──────── Passage fourni ────────
Les volontés politiques des États-Unis et de la Russie, qui détiennent les plus grands arsenaux nucléaires au monde, semblent s'éloigner de la stabilité par le biais du contrôle des armements et du désarmement. Les États-Unis ont annoncé en 2020 le déploiement de missiles balistiques lancés par sous-marins (SLBM) à faible rendement nucléaire, tandis que la Russie investit dans de nouvelles armes stratégiques. Parallèlement, le cadre de contrôle des armements mis en place par l'Union soviétique et les États-Unis pendant la guerre froide se désintègre.

Le paysage stratégique mondial a également évolué avec l'augmentation du nombre d'États déclarant posséder des armes nucléaires, comprenant l'Inde, le Pakistan et la Corée du Nord. L'ordre nucléaire devient de plus en plus multipolaire, avec des rivalités régionales et même des triangles stratégiques, tels que celui entre la Chine, la Russie et les États-Unis.

Ces bouleversements sont accompagnés de nouvelles avancées technologiques dans le domaine de l'armement. Les États dotés d'armes nucléaires sont fortement incités à utiliser ces technologies pour construire des capacités militaires qu'ils estiment importantes pour leur sécurité nationale. Ces technologies, telles que l'IA, pourraient affecter toute l’architecture de leur dissuasion nucléaire.

L’influence de l’IA sur les systèmes d’armes nucléaires

Depuis les années 1960, l'intelligence artificielle (IA) a été identifiée comme une technologie pouvant jouer un rôle dans la dissuasion nucléaire. Les États-Unis et l'Union soviétique, ayant tous deux développé des postures de lancement à l'avertissement, voyaient l'IA comme une technologie qui pourrait permettre le développement de systèmes d'alerte précoce et de commandement et contrôle automatisés ou semi-automatisés. Ces systèmes permettraient au commandement stratégique d'identifier plus rapidement les menaces et les réponses adéquates.

Aujourd'hui, il est indéniable que l'IA aura un impact sur les armes et les postures nucléaires. Les avancées en matière d'apprentissage automatique et d'autonomie pourraient ouvrir de nouvelles possibilités pour un large éventail de capacités liées à la force nucléaire. Cependant, ces développements technologiques ne sont vieux que de quelques années et peu d'informations détaillées sont disponibles dans les sources officielles sur la manière dont les États dotés d'armes nucléaires voient le rôle de l'IA dans le développement ou la modernisation de leurs forces nucléaires.

À l'avenir, la question n'est pas de savoir si, mais quand, comment et par qui ces avancées récentes de l'IA seront adoptées. Il est probable que l'incorporation de l'IA dans ces systèmes d'armes sera lente et régulière. Ce développement pourrait avoir des effets à la fois stabilisateurs et déstabilisateurs sur la sécurité internationale, en fonction du pays et du contexte régional. Par exemple, si une puissance dominante utilisait l'IA pour renforcer sa structure de force nucléaire, cela pourrait compromettre davantage la capacité de dissuasion d'un pays plus faible, affaiblissant la stabilité stratégique. À l'inverse, si la puissance plus faible est capable d'exploiter l'IA pour améliorer sa structure de force nucléaire, cela pourrait renforcer la stabilité stratégique.
────────
▶ **Liste des tâches**
1. Récrivez le texte sur l'IA et la dissuasion nucléaire de "Le paysage stratégique" à "leur dissuasion nucléaire.", en remplaçant "bouleversements" par "changements".
2. Répondez aux questions suivantes d'après le texte sur l'IA et la dissuasion nucléaire.
(a) En quelle année les États-Unis ont-ils annoncé le déploiement de SLBM à faible rendement nucléaire ?
(b) Depuis quand l'IA est-elle identifiée comme une technologie pouvant jouer un rôle dans la dissuasion nucléaire ?
(c) Quels États sont cités parmi ceux qui déclarent posséder des armes nucléaires ?
3. Rédigez la suite du texte sur l'IA et la dissuasion nucléaire à partir de sa dernière phrase.
Le matériel n'a aucun lien avec le texte sur l'IA et la dissuasion nucléaire.
──────── Extrait de données ────────
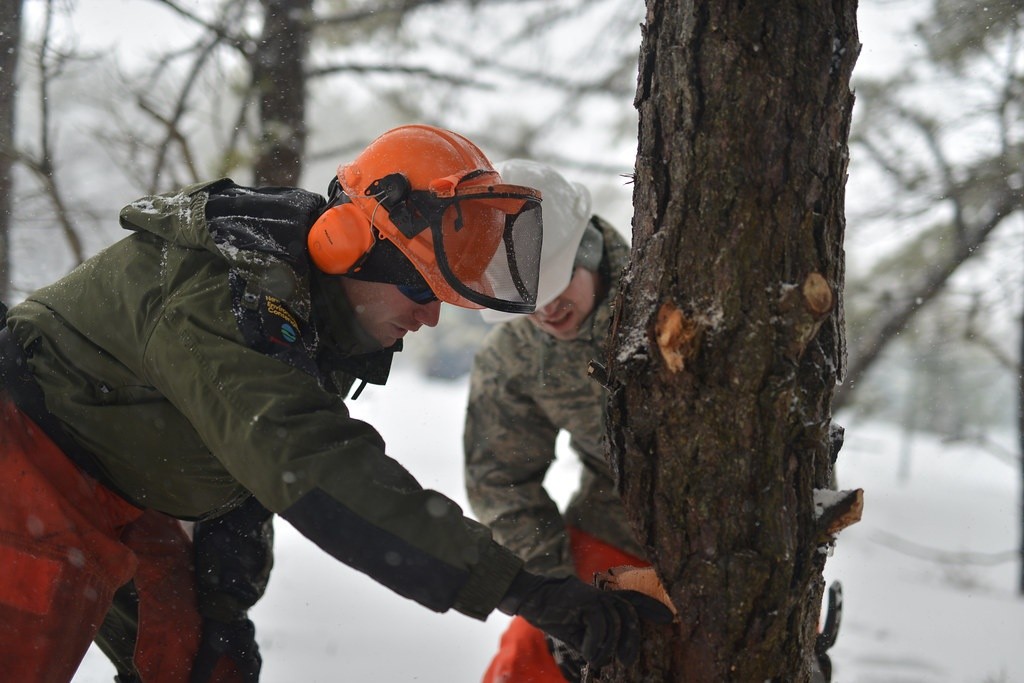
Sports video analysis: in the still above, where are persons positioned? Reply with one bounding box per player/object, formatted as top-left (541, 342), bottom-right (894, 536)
top-left (464, 159), bottom-right (652, 683)
top-left (1, 127), bottom-right (672, 682)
────────
▶ **Réponses par tâche**
1.
Le paysage stratégique mondial a également évolué avec l'augmentation du nombre d'États déclarant posséder des armes nucléaires, comprenant l'Inde, le Pakistan et la Corée du Nord. L'ordre nucléaire devient de plus en plus multipolaire, avec des rivalités régionales et même des triangles stratégiques, tels que celui entre la Chine, la Russie et les États-Unis.

Ces changements sont accompagnés de nouvelles avancées technologiques dans le domaine de l'armement. Les États dotés d'armes nucléaires sont fortement incités à utiliser ces technologies pour construire des capacités militaires qu'ils estiment importantes pour leur sécurité nationale. Ces technologies, telles que l'IA, pourraient affecter toute l’architecture de leur dissuasion nucléaire.

2.
(a) En 2020.
(b) Depuis les années 1960.
(c) L'Inde, le Pakistan et la Corée du Nord.

3.
Les plans de modernisation des grandes puissances

États-Unis

Les États-Unis, comme d'autres grandes puissances militaires, sont préoccupés par leur capacité à maintenir leur leadership dans le domaine de l'IA. Les mesures que le gouvernement américain a priorisées dans divers documents politiques depuis 2016 comprennent l'investissement dans la R&D, l'éducation, le recrutement et la rétention d'ingénieurs, le développement de jeux de données appropriés pour la formation et les tests, et le développement de méthodes pour tester et certifier la fiabilité et la sécurité des technologies IA complexes.

En termes de capacités concrètes, le département de la défense américain est intéressé par l'utilisation de l'IA dans presque tous les domaines militaires. La plupart des applications envisagées sont pertinentes pour les systèmes d'armes nucléaires. Cependant, les documents stratégiques américains relatifs à la capacité et à la posture nucléaires des États-Unis ne donnent que peu d'informations sur la manière dont l'IA s'inscrit dans les futurs plans de modernisation des forces nucléaires.

Russie

La Russie est actuellement en pleine modernisation de son arsenal nucléaire. Elle a déjà remplacé 82% des armes et équipements par de nouveaux systèmes. En plus des plateformes existantes, elle a récemment révélé plusieurs nouvelles armes offensives, dont le missile de croisière à longue portée Burevestnik, le Véhicule sous-marin non habité (UUV) Poseidon, le missile supersonique lancé par avion Kinzhal, le missile balistique lourd Sarmat basé en silo, et le système de planeur hypersonique Avangard.

Les programmes de recherche, de développement, de modernisation et d'acquisition montrent que l'IA est destinée à jouer un rôle essentiel dans de nombreux futurs systèmes militaires russes, y compris les systèmes liés au nucléaire. Par exemple, en août 2018, il a été rapporté que le bombardier stratégique modernisé Tupolev Tu-22M3M a été équipé d'IA.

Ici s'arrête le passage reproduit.